Department of Pediatric Respiratory Medicine, Wilhelmina Children's Hospital, University Medical Center, Utrecht University, 3584 EA, Utrecht, The Netherlands.
Regenerative Medicine Utrecht, University Medical Center, Utrecht University, 3584 CT, Utrecht, The Netherlands.
Commun Biol. 2024 Mar 13;7(1):319. doi: 10.1038/s42003-024-05966-4.

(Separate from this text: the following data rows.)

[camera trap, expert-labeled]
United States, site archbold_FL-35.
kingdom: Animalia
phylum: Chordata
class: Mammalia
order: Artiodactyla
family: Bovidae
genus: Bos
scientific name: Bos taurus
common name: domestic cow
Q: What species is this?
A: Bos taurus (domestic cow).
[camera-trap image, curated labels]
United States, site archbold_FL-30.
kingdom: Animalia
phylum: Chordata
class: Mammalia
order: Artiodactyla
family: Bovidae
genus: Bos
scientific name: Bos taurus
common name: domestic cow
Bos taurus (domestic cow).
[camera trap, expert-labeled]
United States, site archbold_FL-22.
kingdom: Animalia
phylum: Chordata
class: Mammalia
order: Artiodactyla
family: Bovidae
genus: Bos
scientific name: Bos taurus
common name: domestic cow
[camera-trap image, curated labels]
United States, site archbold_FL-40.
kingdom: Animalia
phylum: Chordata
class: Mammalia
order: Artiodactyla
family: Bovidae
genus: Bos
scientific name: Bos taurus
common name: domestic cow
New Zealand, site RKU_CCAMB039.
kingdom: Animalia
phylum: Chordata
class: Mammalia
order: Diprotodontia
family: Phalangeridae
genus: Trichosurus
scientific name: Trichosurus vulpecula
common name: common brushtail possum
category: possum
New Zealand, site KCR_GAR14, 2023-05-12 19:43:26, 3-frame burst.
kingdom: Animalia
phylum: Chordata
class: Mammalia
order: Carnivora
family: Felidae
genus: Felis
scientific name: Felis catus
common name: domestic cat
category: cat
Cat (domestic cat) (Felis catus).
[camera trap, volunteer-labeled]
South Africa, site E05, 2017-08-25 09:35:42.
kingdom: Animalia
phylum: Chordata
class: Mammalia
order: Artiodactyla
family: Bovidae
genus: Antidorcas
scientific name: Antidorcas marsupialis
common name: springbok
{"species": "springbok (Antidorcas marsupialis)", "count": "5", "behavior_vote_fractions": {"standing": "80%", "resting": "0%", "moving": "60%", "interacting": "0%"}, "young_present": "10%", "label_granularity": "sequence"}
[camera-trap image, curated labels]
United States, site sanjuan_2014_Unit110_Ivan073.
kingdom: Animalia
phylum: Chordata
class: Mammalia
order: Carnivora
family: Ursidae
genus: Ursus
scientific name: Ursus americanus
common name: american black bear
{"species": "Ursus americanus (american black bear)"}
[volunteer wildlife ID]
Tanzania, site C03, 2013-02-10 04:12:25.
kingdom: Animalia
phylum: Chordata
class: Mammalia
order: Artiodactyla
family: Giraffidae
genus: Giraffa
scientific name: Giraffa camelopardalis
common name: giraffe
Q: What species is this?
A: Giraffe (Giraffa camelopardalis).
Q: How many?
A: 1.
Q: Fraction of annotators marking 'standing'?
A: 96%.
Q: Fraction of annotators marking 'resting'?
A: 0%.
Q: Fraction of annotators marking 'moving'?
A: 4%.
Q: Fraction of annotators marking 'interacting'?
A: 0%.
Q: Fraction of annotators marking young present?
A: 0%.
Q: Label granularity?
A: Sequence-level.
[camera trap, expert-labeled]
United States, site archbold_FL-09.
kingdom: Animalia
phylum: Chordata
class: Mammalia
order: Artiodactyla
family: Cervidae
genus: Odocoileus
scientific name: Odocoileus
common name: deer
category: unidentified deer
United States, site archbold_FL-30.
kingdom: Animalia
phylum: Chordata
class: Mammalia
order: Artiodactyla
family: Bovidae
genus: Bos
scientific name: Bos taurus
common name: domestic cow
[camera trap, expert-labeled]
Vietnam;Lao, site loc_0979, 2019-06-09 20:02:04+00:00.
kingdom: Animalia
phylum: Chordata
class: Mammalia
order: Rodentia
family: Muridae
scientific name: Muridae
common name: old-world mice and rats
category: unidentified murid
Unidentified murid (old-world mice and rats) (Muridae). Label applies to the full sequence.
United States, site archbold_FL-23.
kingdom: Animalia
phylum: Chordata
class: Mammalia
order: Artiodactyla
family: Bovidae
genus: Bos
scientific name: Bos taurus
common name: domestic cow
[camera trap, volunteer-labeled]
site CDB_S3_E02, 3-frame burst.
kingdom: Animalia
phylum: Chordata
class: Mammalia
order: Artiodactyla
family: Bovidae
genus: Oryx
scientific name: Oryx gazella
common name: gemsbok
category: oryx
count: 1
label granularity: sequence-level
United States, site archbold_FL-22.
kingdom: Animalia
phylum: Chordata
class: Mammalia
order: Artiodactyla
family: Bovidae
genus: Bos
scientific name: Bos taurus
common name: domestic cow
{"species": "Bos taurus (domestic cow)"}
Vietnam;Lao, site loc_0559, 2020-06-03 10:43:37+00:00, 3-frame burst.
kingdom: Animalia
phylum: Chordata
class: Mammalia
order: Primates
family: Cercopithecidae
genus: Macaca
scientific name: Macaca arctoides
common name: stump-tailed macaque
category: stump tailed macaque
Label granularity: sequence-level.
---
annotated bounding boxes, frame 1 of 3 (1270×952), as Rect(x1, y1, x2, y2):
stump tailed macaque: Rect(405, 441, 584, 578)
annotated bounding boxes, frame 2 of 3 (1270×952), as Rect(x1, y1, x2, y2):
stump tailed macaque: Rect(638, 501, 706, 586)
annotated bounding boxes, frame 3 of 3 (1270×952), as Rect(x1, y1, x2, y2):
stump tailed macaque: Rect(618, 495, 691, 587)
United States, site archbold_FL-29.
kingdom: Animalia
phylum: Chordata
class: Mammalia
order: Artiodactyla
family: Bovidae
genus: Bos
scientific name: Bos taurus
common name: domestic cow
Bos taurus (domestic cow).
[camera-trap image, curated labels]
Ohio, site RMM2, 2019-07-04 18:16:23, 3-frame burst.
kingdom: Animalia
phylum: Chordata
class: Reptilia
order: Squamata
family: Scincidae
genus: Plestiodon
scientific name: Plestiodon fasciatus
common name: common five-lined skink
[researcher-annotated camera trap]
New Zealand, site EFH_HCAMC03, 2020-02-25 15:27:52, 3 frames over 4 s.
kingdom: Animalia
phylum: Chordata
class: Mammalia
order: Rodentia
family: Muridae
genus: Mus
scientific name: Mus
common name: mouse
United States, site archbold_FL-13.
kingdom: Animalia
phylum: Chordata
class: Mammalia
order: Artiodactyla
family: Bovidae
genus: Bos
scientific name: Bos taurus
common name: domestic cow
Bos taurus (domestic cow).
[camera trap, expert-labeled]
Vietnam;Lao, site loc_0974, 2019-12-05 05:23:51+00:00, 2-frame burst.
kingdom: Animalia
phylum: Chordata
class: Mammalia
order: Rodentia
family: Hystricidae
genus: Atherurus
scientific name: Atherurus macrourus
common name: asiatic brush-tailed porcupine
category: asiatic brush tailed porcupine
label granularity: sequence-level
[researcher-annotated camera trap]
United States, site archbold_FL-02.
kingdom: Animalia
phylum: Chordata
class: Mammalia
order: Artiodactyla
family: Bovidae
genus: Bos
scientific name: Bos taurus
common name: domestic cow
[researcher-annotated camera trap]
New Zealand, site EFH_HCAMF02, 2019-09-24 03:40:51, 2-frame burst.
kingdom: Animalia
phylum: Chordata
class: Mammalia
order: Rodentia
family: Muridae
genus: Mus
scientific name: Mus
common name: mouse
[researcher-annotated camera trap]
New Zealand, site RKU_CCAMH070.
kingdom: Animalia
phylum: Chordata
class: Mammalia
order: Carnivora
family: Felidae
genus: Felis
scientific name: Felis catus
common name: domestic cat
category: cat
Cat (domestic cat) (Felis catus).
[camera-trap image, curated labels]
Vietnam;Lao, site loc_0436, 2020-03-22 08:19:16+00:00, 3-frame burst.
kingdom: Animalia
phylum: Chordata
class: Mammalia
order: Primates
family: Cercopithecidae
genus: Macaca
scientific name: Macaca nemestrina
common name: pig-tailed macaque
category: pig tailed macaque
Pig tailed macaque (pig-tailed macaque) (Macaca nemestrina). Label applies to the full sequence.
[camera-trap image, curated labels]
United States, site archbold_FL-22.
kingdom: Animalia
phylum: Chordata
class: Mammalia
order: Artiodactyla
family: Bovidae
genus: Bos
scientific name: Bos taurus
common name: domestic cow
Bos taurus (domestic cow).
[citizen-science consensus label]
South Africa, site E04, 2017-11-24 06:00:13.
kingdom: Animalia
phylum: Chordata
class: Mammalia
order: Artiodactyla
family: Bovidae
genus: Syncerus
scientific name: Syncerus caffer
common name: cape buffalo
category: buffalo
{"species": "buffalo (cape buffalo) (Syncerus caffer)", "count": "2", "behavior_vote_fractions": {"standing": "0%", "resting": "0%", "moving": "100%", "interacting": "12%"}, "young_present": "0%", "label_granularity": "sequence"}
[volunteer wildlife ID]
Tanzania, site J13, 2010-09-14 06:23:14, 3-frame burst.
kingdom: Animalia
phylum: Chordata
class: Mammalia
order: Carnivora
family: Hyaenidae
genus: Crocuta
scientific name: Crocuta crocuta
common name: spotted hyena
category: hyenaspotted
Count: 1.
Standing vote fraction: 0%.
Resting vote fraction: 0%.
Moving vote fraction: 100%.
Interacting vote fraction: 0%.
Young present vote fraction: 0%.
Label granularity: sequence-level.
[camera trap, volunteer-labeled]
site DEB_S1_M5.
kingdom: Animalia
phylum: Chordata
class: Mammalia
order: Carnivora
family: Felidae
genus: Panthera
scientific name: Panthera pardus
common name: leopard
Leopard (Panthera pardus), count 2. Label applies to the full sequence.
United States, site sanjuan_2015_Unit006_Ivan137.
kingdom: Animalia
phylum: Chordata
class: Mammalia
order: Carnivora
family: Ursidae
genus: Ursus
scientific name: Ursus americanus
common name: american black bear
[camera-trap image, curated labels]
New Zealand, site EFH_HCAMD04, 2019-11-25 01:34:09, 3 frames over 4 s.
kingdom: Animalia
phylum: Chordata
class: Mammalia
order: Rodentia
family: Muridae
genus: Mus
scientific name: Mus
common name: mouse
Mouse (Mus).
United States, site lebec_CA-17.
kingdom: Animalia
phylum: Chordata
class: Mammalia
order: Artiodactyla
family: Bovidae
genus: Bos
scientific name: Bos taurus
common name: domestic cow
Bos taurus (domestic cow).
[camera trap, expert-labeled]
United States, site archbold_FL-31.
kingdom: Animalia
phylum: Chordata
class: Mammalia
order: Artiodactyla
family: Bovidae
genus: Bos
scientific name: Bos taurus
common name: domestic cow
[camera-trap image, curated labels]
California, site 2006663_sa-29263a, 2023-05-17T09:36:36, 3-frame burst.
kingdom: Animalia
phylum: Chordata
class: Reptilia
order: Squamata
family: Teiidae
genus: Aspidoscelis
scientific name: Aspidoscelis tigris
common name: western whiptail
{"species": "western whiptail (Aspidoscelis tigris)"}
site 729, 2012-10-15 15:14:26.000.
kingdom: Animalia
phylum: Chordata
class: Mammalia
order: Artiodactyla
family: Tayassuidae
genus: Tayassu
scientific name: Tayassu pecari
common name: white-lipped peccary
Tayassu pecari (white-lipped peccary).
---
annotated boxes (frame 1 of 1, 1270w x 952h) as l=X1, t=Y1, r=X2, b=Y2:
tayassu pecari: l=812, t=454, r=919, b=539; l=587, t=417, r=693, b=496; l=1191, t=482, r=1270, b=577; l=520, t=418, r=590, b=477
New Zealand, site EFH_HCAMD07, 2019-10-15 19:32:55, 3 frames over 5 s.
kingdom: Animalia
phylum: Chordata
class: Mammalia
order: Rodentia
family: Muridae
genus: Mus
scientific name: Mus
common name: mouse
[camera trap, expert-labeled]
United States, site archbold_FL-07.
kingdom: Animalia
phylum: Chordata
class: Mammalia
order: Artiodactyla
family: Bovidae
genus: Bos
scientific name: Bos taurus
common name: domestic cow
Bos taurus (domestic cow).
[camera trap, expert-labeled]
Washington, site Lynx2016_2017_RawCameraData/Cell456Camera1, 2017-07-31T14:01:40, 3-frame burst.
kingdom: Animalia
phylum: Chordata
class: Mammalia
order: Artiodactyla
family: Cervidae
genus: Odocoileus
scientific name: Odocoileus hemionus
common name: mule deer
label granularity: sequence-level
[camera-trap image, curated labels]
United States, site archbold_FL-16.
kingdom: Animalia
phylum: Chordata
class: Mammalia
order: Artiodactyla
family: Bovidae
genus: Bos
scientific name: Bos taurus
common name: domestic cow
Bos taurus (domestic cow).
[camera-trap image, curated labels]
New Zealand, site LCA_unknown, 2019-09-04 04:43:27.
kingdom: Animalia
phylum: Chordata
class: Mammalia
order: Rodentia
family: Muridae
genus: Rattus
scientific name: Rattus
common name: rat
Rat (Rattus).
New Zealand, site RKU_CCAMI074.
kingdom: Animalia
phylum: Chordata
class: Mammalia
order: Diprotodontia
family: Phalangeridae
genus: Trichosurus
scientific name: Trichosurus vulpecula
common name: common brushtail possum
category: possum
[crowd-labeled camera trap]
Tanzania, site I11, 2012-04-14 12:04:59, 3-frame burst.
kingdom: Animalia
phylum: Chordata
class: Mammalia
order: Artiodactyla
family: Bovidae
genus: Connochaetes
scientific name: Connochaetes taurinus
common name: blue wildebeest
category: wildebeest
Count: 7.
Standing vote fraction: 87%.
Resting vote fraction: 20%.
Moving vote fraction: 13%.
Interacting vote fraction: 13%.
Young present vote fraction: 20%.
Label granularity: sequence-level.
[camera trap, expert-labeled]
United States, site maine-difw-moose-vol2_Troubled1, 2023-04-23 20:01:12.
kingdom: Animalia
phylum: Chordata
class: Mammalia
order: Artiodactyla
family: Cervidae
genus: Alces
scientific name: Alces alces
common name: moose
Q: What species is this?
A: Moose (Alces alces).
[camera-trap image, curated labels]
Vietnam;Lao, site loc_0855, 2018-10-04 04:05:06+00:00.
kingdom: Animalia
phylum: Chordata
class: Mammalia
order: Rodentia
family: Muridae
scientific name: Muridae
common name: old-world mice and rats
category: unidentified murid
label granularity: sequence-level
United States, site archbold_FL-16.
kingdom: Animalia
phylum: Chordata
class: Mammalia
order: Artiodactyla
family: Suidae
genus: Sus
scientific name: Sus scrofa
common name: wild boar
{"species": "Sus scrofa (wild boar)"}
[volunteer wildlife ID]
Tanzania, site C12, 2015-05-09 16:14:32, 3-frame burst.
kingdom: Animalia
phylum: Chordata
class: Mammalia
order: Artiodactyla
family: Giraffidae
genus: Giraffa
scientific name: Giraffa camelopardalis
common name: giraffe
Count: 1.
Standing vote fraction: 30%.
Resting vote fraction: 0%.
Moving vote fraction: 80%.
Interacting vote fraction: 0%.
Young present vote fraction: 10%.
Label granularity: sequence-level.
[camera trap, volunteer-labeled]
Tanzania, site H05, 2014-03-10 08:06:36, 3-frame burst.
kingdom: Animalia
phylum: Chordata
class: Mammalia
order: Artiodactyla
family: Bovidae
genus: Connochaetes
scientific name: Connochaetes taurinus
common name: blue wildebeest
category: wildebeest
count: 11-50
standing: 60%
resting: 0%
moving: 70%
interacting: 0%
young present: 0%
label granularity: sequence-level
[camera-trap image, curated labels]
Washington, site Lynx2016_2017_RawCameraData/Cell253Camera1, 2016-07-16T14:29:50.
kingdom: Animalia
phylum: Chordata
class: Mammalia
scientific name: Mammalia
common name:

Epithelial ion and fluid transport studies in patient-derived organoids (PDOs) are increasingly being used for preclinical studies, drug development and precision medicine applications. Epithelial fluid transport properties in PDOs can be measured through visual changes in organoid (lumen) size. Such organoid phenotypes have been highly instrumental for the studying of diseases, including cystic fibrosis (CF), which is characterized by genetic mutations of the CF transmembrane conductance regulator (CFTR) ion channel. Here we present OrgaSegment, a MASK-RCNN based deep-learning segmentation model allowing for the segmentation of individual intestinal PDO structures from bright-field images. OrgaSegment recognizes spherical structures in addition to the oddly-shaped organoids that are a hallmark of CF organoids and can be used in organoid swelling assays, including the new drug-induced swelling assay that we show here. OrgaSegment enabled easy quantification of organoid swelling and could discriminate between organoids with different CFTR mutations, as well as measure responses to CFTR modulating drugs. The easy-to-apply label-free segmentation tool can help to study CFTR-based fluid secretion and possibly other epithelial ion transport mechanisms in organoids.
越来越多的基于患者来源类器官(PDO)的上皮离子和液体转运研究被用于临床前研究、药物开发和精准医疗应用。可以通过类器官(腔室)大小的视觉变化来测量 PDO 中的上皮液体转运特性。这种类器官表型对于研究疾病非常有帮助,包括囊性纤维化(CF),其特征是 CF 跨膜电导调节剂(CFTR)离子通道的基因突变。在这里,我们介绍了基于 MASK-RCNN 的深度学习分割模型 OrgaSegment,它允许从明场图像中分割单个肠 PDO 结构。OrgaSegment 除了识别具有 CF 类器官特征的奇异形状的类器官外,还可以识别球形结构,并且可以用于类器官肿胀测定,包括我们在这里展示的新的药物诱导肿胀测定。OrgaSegment 能够轻松定量类器官肿胀,并能够区分具有不同 CFTR 突变的类器官,以及测量对 CFTR 调节药物的反应。这种易于应用的无标签分割工具可以帮助研究基于 CFTR 的液体分泌,以及可能在类器官中的其他上皮离子转运机制。